Extracted page text data
=== Section Start ===

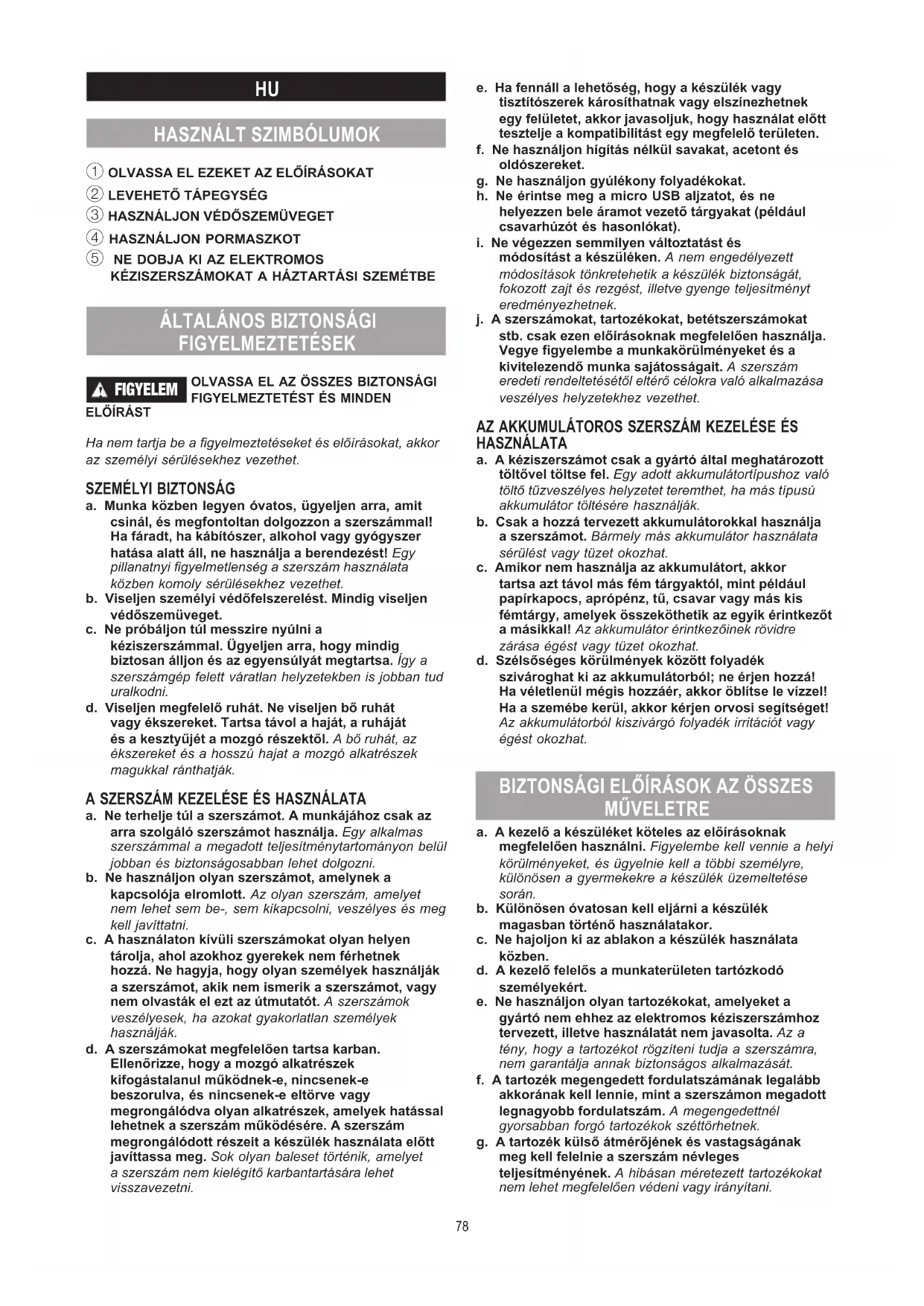 HU

HASZNÁLT SZIMBÓLUMOK

① OLVASSA EL EZEKET AZ ELŐÍRÁSOKAT
② LEVEHETŐ TÁPEGYSÉG
③ HASZNÁLJON VÉDŐSZEMÜVEGET
④ HASZNÁLJON PORMASZKOT
⑤ NE DOBJA KI AZ ELEKTROMOS KÉZISZERSZÁMOKAT A HÁZTARTÁSI SZEMÉTBE

ÁLTALÁNOS BIZTONSÁGI FIGYELMEZTETÉSEK

FIGYELEM OLVASSA EL AZ ÖSSZES BIZTONSÁGI FIGYELMEZTETÉST ÉS MINDEN ELŐÍRÁST

Ha nem tartja be a figyelmeztetéseket és előírásokat, akkor az személyi sérülésekhez vezethet.

SZEMÉLYI BIZTONSÁG
a. Munka közben legyen óvatos, ügyeljen arra, amit csinál, és megfontoltan dolgozzon a szerszámmal! Ha fáradt, ha kábítószer, alkohol vagy gyógyszer hatása alatt áll, ne használja a berendezést! Egy pillanatnyi figyelmetlenség a szerszám használata közben komoly sérülésekhez vezethet.
b. Viseljen személyi védőfelszerelést. Mindig viseljen védőszemüveget.
c. Ne próbáljon túl messzire nyúlni a kéziszerszámmal. Ügyeljen arra, hogy mindig biztosan álljon és az egyensúlyát megtartsa. Így a szerszámgép felett váratlan helyzetekben is jobban tud uralkodni.
d. Viseljen megfelelő ruhát. Ne viseljen bő ruhát vagy ékszereket. Tartsa távol a haját, a ruháját és a kesztyűjét a mozgó részektől. A bő ruhát, az ékszereket és a hosszú hajat a mozgó alkatrészek magukkal ránthatják.

A SZERSZÁM KEZELÉSE ÉS HASZNÁLATA
a. Ne terhelje túl a szerszámot. A munkájához csak az arra szolgáló szerszámot használja. Egy alkalmas szerszámmal a megadott teljesítménytartományon belül jobban és biztonságosabban lehet dolgozni.
b. Ne használjon olyan szerszámot, amelynek a kapcsolója elromlott. Az olyan szerszám, amelyet nem lehet sem be-, sem kikapcsolni, veszélyes és meg kell javíttatni.
c. A használaton kívüli szerszámokat olyan helyen tárolja, ahol azokhoz gyerekek nem férhetnek hozzá. Ne hagyja, hogy olyan személyek használják a szerszámot, akik nem ismerik a szerszámot, vagy nem olvasták el ezt az útmutatót. A szerszámok veszélyesek, ha azokat gyakorlatlan személyek használják.
d. A szerszámokat megfelelően tartsa karban. Ellenőrizze, hogy a mozgó alkatrészek kifogástalanul működnek-e, nincsenek-e beszorulva, és nincsenek-e eltörve vagy megrongálódva olyan alkatrészek, amelyek hatással lehetnek a szerszám működésére. A szerszám megrongálódott részeit a készülék használata előtt javíttassa meg. Sok olyan baleset történik, amelyet a szerszám nem kielégítő karbantartására lehet visszavezetni.

e. Ha fennáll a lehetőség, hogy a készülék vagy tisztítószerek károsíthatnak vagy elszínezhetnek egy felületet, akkor javasoljuk, hogy használat előtt tesztelje a kompatibilitást egy megfelelő területen.
f. Ne használjon hígítás nélkül savakat, acetont és oldószereket.
g. Ne használjon gyúlékony folyadékokat.
h. Ne érintse meg a micro USB aljzatot, és ne helyezzen bele áramot vezető tárgyakat (például csavarhúzót és hasonlókat).
i. Ne végezzen semmilyen változtatást és módosítást a készüléken. A nem engedélyezett módosítások tönkretehetik a készülék biztonságát, fokozott zajt és rezgést, illetve gyenge teljesítményt eredményezhetnek.
j. A szerszámokat, tartozékokat, betétszerszámokat stb. csak ezen előírásoknak megfelelően használja. Vegye figyelembe a munkakörülményeket és a kivitelezendő munka sajátosságait. A szerszám eredeti rendeltetésétől eltérő célokra való alkalmazása veszélyes helyzetekhez vezethet.

AZ AKKUMULÁTOROS SZERSZÁM KEZELÉSE ÉS HASZNÁLATA
a. A kéziszerszámot csak a gyártó által meghatározott töltővel töltse fel. Egy adott akkumulátortípushoz való töltő tűzveszélyes helyzetet teremthet, ha más típusú akkumulátor töltésére használják.
b. Csak a hozzá tervezett akkumulátorokkal használja a szerszámot. Bármely más akkumulátor használata sérülést vagy tüzet okozhat.
c. Amikor nem használja az akkumulátort, akkor tartsa azt távol más fém tárgyaktól, mint például papírkapocs, aprópénz, tű, csavar vagy más kis fémtárgy, amelyek összeköthetik az egyik érintkezőt a másikkal! Az akkumulátor érintkezőinek rövidre zárása égést vagy tüzet okozhat.
d. Szélsőséges körülmények között folyadék szivároghat ki az akkumulátorból; ne érjen hozzá! Ha véletlenül mégis hozzáér, akkor öblítse le vízzel! Ha a szemébe kerül, akkor kérjen orvosi segítséget! Az akkumulátorból kiszivárgó folyadék irritációt vagy égést okozhat.

BIZTONSÁGI ELŐÍRÁSOK AZ ÖSSZES MŰVELETRE
a. A kezelő a készüléket köteles az előírásoknak megfelelően használni. Figyelembe kell vennie a helyi körülményeket, és ügyelnie kell a többi személyre, különösen a gyermekekre a készülék üzemeltetése során.
b. Különösen óvatosan kell eljárni a készülék magasban történő használatakor.
c. Ne hajoljon ki az ablakon a készülék használata közben.
d. A kezelő felelős a munkaterületen tartózkodó személyekért.
e. Ne használjon olyan tartozékokat, amelyeket a gyártó nem ehhez az elektromos kéziszerszámhoz tervezett, illetve használatát nem javasolta. Az a tény, hogy a tartozékot rögzíteni tudja a szerszámra, nem garantálja annak biztonságos alkalmazását.
f. A tartozék megengedett fordulatszámának legalább akkorának kell lennie, mint a szerszámon megadott legnagyobb fordulatszám. A megengedettnél gyorsabban forgó tartozékok széttörhetnek.
g. A tartozék külső átmérőjének és vastagságának meg kell felelnie a szerszám névleges teljesítményének. A hibásan méretezett tartozékokat nem lehet megfelelően védeni vagy irányítani.

78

=== Section End ===

◆ What you are asked to do
Retype the data above exactly. Do not carry over any images.

◆ Worked solution
 HU

HASZNÁLT SZIMBÓLUMOK

① OLVASSA EL EZEKET AZ ELŐÍRÁSOKAT
② LEVEHETŐ TÁPEGYSÉG
③ HASZNÁLJON VÉDŐSZEMÜVEGET
④ HASZNÁLJON PORMASZKOT
⑤ NE DOBJA KI AZ ELEKTROMOS KÉZISZERSZÁMOKAT A HÁZTARTÁSI SZEMÉTBE

ÁLTALÁNOS BIZTONSÁGI FIGYELMEZTETÉSEK

FIGYELEM OLVASSA EL AZ ÖSSZES BIZTONSÁGI FIGYELMEZTETÉST ÉS MINDEN ELŐÍRÁST

Ha nem tartja be a figyelmeztetéseket és előírásokat, akkor az személyi sérülésekhez vezethet.

SZEMÉLYI BIZTONSÁG
a. Munka közben legyen óvatos, ügyeljen arra, amit csinál, és megfontoltan dolgozzon a szerszámmal! Ha fáradt, ha kábítószer, alkohol vagy gyógyszer hatása alatt áll, ne használja a berendezést! Egy pillanatnyi figyelmetlenség a szerszám használata közben komoly sérülésekhez vezethet.
b. Viseljen személyi védőfelszerelést. Mindig viseljen védőszemüveget.
c. Ne próbáljon túl messzire nyúlni a kéziszerszámmal. Ügyeljen arra, hogy mindig biztosan álljon és az egyensúlyát megtartsa. Így a szerszámgép felett váratlan helyzetekben is jobban tud uralkodni.
d. Viseljen megfelelő ruhát. Ne viseljen bő ruhát vagy ékszereket. Tartsa távol a haját, a ruháját és a kesztyűjét a mozgó részektől. A bő ruhát, az ékszereket és a hosszú hajat a mozgó alkatrészek magukkal ránthatják.

A SZERSZÁM KEZELÉSE ÉS HASZNÁLATA
a. Ne terhelje túl a szerszámot. A munkájához csak az arra szolgáló szerszámot használja. Egy alkalmas szerszámmal a megadott teljesítménytartományon belül jobban és biztonságosabban lehet dolgozni.
b. Ne használjon olyan szerszámot, amelynek a kapcsolója elromlott. Az olyan szerszám, amelyet nem lehet sem be-, sem kikapcsolni, veszélyes és meg kell javíttatni.
c. A használaton kívüli szerszámokat olyan helyen tárolja, ahol azokhoz gyerekek nem férhetnek hozzá. Ne hagyja, hogy olyan személyek használják a szerszámot, akik nem ismerik a szerszámot, vagy nem olvasták el ezt az útmutatót. A szerszámok veszélyesek, ha azokat gyakorlatlan személyek használják.
d. A szerszámokat megfelelően tartsa karban. Ellenőrizze, hogy a mozgó alkatrészek kifogástalanul működnek-e, nincsenek-e beszorulva, és nincsenek-e eltörve vagy megrongálódva olyan alkatrészek, amelyek hatással lehetnek a szerszám működésére. A szerszám megrongálódott részeit a készülék használata előtt javíttassa meg. Sok olyan baleset történik, amelyet a szerszám nem kielégítő karbantartására lehet visszavezetni.

e. Ha fennáll a lehetőség, hogy a készülék vagy tisztítószerek károsíthatnak vagy elszínezhetnek egy felületet, akkor javasoljuk, hogy használat előtt tesztelje a kompatibilitást egy megfelelő területen.
f. Ne használjon hígítás nélkül savakat, acetont és oldószereket.
g. Ne használjon gyúlékony folyadékokat.
h. Ne érintse meg a micro USB aljzatot, és ne helyezzen bele áramot vezető tárgyakat (például csavarhúzót és hasonlókat).
i. Ne végezzen semmilyen változtatást és módosítást a készüléken. A nem engedélyezett módosítások tönkretehetik a készülék biztonságát, fokozott zajt és rezgést, illetve gyenge teljesítményt eredményezhetnek.
j. A szerszámokat, tartozékokat, betétszerszámokat stb. csak ezen előírásoknak megfelelően használja. Vegye figyelembe a munkakörülményeket és a kivitelezendő munka sajátosságait. A szerszám eredeti rendeltetésétől eltérő célokra való alkalmazása veszélyes helyzetekhez vezethet.

AZ AKKUMULÁTOROS SZERSZÁM KEZELÉSE ÉS HASZNÁLATA
a. A kéziszerszámot csak a gyártó által meghatározott töltővel töltse fel. Egy adott akkumulátortípushoz való töltő tűzveszélyes helyzetet teremthet, ha más típusú akkumulátor töltésére használják.
b. Csak a hozzá tervezett akkumulátorokkal használja a szerszámot. Bármely más akkumulátor használata sérülést vagy tüzet okozhat.
c. Amikor nem használja az akkumulátort, akkor tartsa azt távol más fém tárgyaktól, mint például papírkapocs, aprópénz, tű, csavar vagy más kis fémtárgy, amelyek összeköthetik az egyik érintkezőt a másikkal! Az akkumulátor érintkezőinek rövidre zárása égést vagy tüzet okozhat.
d. Szélsőséges körülmények között folyadék szivároghat ki az akkumulátorból; ne érjen hozzá! Ha véletlenül mégis hozzáér, akkor öblítse le vízzel! Ha a szemébe kerül, akkor kérjen orvosi segítséget! Az akkumulátorból kiszivárgó folyadék irritációt vagy égést okozhat.

BIZTONSÁGI ELŐÍRÁSOK AZ ÖSSZES MŰVELETRE
a. A kezelő a készüléket köteles az előírásoknak megfelelően használni. Figyelembe kell vennie a helyi körülményeket, és ügyelnie kell a többi személyre, különösen a gyermekekre a készülék üzemeltetése során.
b. Különösen óvatosan kell eljárni a készülék magasban történő használatakor.
c. Ne hajoljon ki az ablakon a készülék használata közben.
d. A kezelő felelős a munkaterületen tartózkodó személyekért.
e. Ne használjon olyan tartozékokat, amelyeket a gyártó nem ehhez az elektromos kéziszerszámhoz tervezett, illetve használatát nem javasolta. Az a tény, hogy a tartozékot rögzíteni tudja a szerszámra, nem garantálja annak biztonságos alkalmazását.
f. A tartozék megengedett fordulatszámának legalább akkorának kell lennie, mint a szerszámon megadott legnagyobb fordulatszám. A megengedettnél gyorsabban forgó tartozékok széttörhetnek.
g. A tartozék külső átmérőjének és vastagságának meg kell felelnie a szerszám névleges teljesítményének. A hibásan méretezett tartozékokat nem lehet megfelelően védeni vagy irányítani.

78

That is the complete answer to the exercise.